Exercise materials →
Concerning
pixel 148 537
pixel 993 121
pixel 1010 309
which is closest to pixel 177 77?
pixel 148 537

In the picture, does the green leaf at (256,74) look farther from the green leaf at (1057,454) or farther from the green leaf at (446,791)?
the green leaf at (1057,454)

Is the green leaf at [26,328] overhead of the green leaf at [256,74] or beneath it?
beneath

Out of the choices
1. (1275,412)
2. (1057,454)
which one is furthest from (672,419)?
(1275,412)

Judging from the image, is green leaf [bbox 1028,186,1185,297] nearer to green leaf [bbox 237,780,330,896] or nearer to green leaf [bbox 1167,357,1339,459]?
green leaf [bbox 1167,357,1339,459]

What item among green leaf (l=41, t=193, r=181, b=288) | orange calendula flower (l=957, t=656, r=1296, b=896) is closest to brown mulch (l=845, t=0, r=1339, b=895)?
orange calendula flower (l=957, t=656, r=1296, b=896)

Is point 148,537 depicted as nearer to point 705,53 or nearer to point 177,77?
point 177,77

Task description → Extract every one of the records above and reproduce each line word for word, keeping the original punctuation and line order.

Result for this task →
Concerning
pixel 148 537
pixel 993 121
pixel 1010 309
which is closest to pixel 177 77?
pixel 148 537

In the picture, does the green leaf at (256,74) look farther from the green leaf at (1057,454) or farther from the green leaf at (446,791)?
the green leaf at (1057,454)

Is the green leaf at [26,328] overhead of the green leaf at [256,74] or beneath it?
beneath

Out of the choices
1. (1275,412)
2. (1057,454)
which one is furthest from (672,419)?
(1275,412)

Judging from the image, is green leaf [bbox 1028,186,1185,297] nearer to green leaf [bbox 237,780,330,896] or nearer to green leaf [bbox 1167,357,1339,459]?
green leaf [bbox 1167,357,1339,459]

What item among green leaf (l=41, t=193, r=181, b=288) | orange calendula flower (l=957, t=656, r=1296, b=896) is closest to brown mulch (l=845, t=0, r=1339, b=895)?
orange calendula flower (l=957, t=656, r=1296, b=896)

Is point 148,537 depicted as nearer to point 705,53 or nearer to point 177,77?
point 177,77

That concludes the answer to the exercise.